As it appears, 48.0 moves may indeed be optimal. Here are more 48.0 moves proofs, sourced from rec.games.chess. The PGNs were sourced elsewhere.
[Title "Andreas Rein, Die Welt 1989"]
[FEN ""]
[startply "96"]
1. h4 g5 2. h5 g4 3. Rh2 g3 4. h6 gxh2 5. g4 e5 6. g5 Ne7 7. g6 a5 8. g7 a4 9. g8=Q a3 10. Qg2 Bg7 11. f4 c5 12. f5 c4 13. f6 c3 14. fxe7 f5 15. b4 Kf7 16. hxg7 h5 17. b5 h4 18. b6 h3 19. Bb2 f4 20. e4 f3 21. d4 d5 22. Nd2 Bf5 23. Kf2 cxd2 24. Kg3 Kg6 25. c4 Kg5 26. exf5 e4 27. c5 axb2 28. Bc4 dxc4 29. a4 f2 30. Qdf3 Ra7 31. bxa7 b5 32. a5 b4 33. a6 b3 34. c6 c3 35. c7 c2 36. d5 e3 37. d6 e2 38. d7 hxg1=Q 39. gxh8=Q bxa1=Q 40. axb8=Q h2 41. f6 b2 42. f7 h1=Q 43. a7 b1=Q 44. e8=Q Qdf6 45. c8=Q c1=Q 46. d8=Q d1=Q 47. a8=Q e1=Q 48. f8=Q f1=Q+
[TItle "Theodor Burian, Rochade Europa 11/1997"]
[FEN ""]
[startply "96"]
1. b4 a5 2. b5 a4 3. b6 a3 4. Bb2 axb2 5. a4 Ra7 6. bxa7 b5 7. h4 c5 8. h5 g5 9. h6 Bg7 10. hxg7 h5 11. g4 h4 12. a5 Rh5 13. gxh5 b4 14. f4 e5 15. f5 d5 16. f6 Ne7 17. fxe7 f5 18. h6 f4 19. e4 Bf5 20. exf5 Kf7 21. f6 f3 22. h7 g4 23. a6 g3 24. h8=Q g2 25. Kf2 h3 26. Kg3 c4 27. d4 c3 28. Nd2 cxd2 29. c4 b3 30. c5 e4 31. Bc4 dxc4 32. d5 h2 33. d6 f2 34. Qdh5+ Ke6 35. a8=Q gxh1=Q 36. e8=Q+ Qe7 37. a7 e3 38. d7 hxg1=Q+ 39. Qg2 c3 40. a8=Q f1=Q 41. c6 e2 42. c7 bxa1=Q 43. cxb8=Q b2 44. d8=Q c2 45. f7 b1=Q 46. g8=Q c1=Q 47. Qgh7 d1=Q 48. f8=Q e1=Q+
In a comment on the answer to the PSE version of this question, linked in the other answer, user @Dennis Jaheruddin came up with a provable lower bound for this challenge.
"It takes 80 moves to move pawns forward.

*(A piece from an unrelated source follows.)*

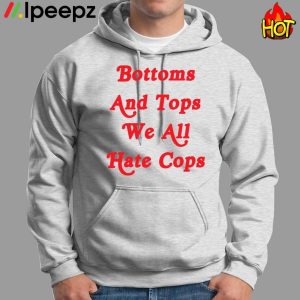 Bottoms And Tops Ringer Shirt 1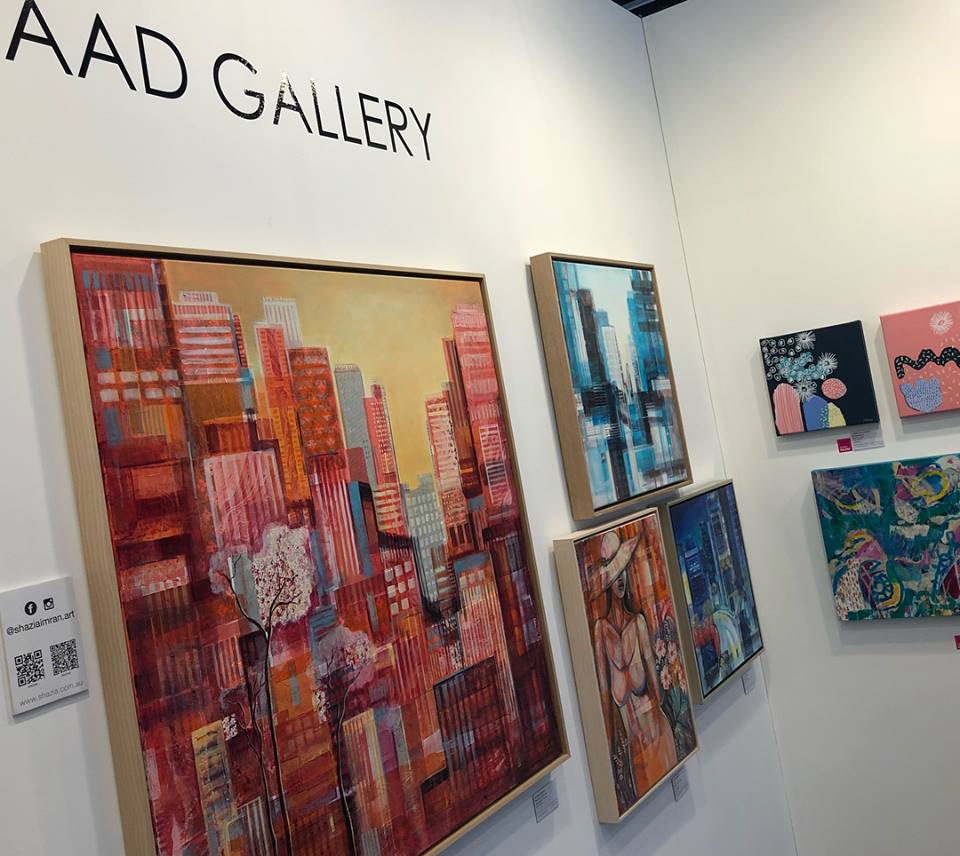New Horizons - Group Exhibition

Obviously, they cannot capture the king and queen so there are only 6 promotion fields left on each side. Basically, this means it takes at least 4 half moves to clear additional promotion fields. Then there are 8 pawn rows that block each other, each conflict will need to be solved by capturing at least 1 piece that is not in its starting position, hence we need another 8 half moves. Now we already have a lower bound of 92 and there are still some issues to solve. As such 96 is probably optimal."

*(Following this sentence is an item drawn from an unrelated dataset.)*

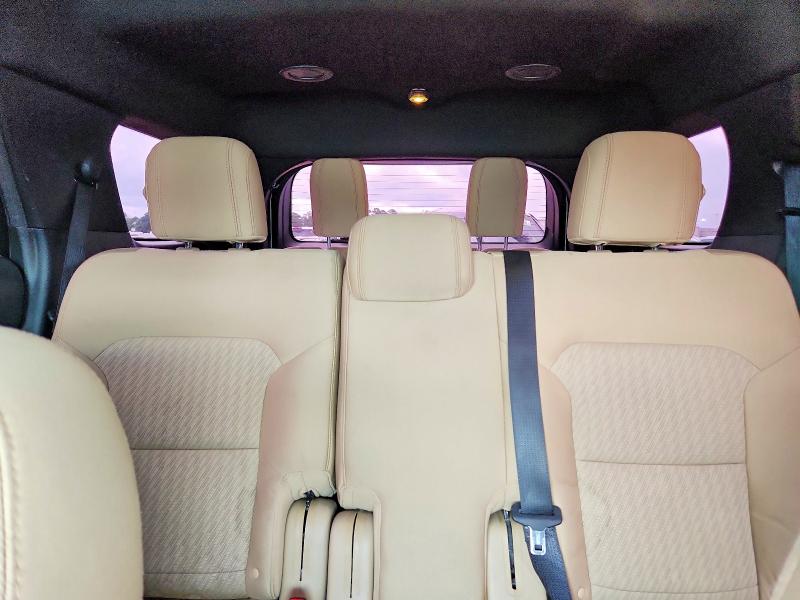 2017 Ford Explorer მანქანა იყიდება აუქციონზე, vin: 1FM5K7BH9HGC54266, აუქციონის ნომერი: 56110266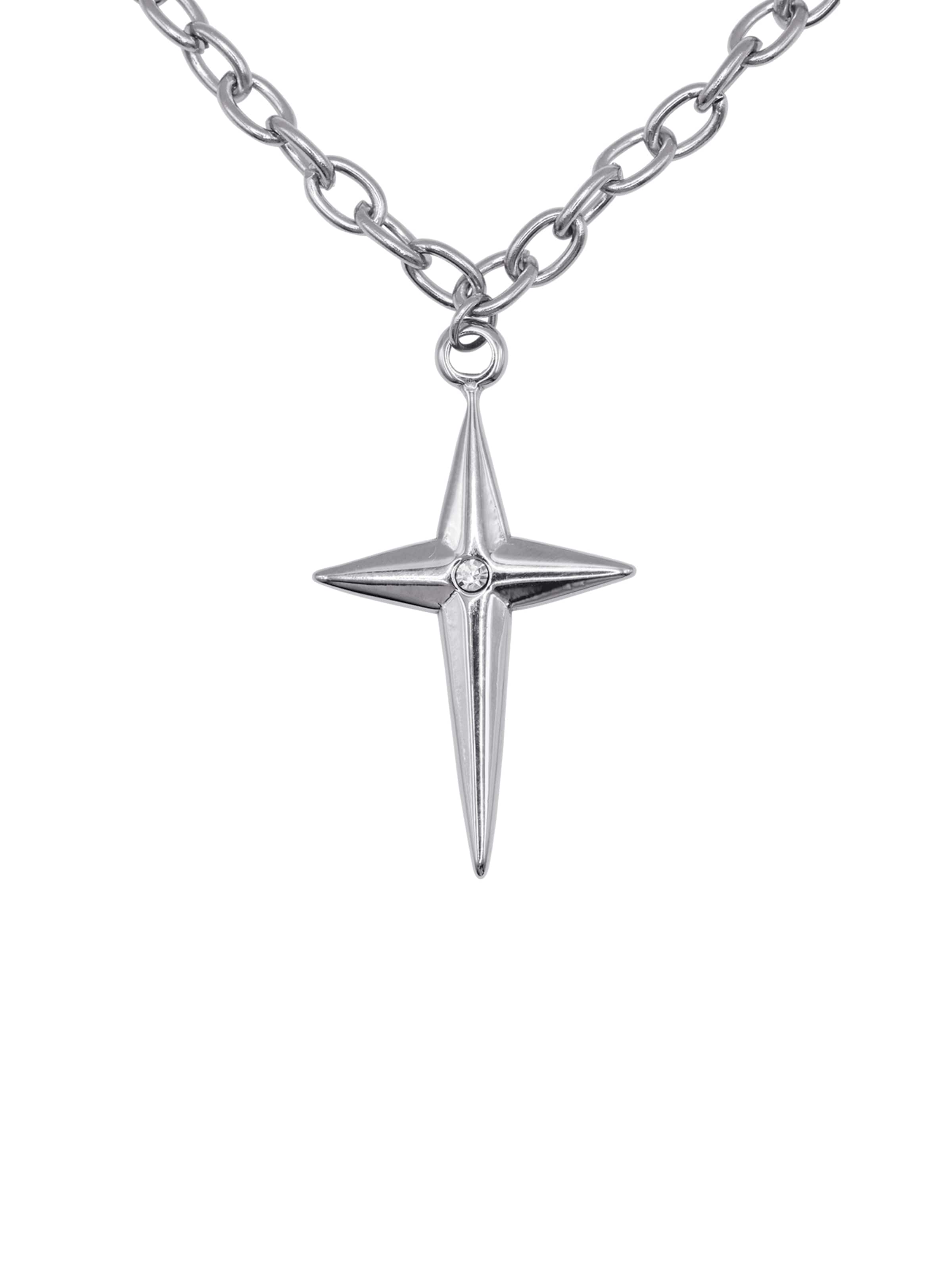 Heideman Kette 'Alma' in Silber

roving that more four half moves are necessary would be a momumentable achievement, finally bringing the 18 queens challenge to its knees. However, it seems no one knows where to start. Neither do I. As such, we are stuck at 92/96 proven plies. Hopefully, one day, a genius shall shine their light in our favor.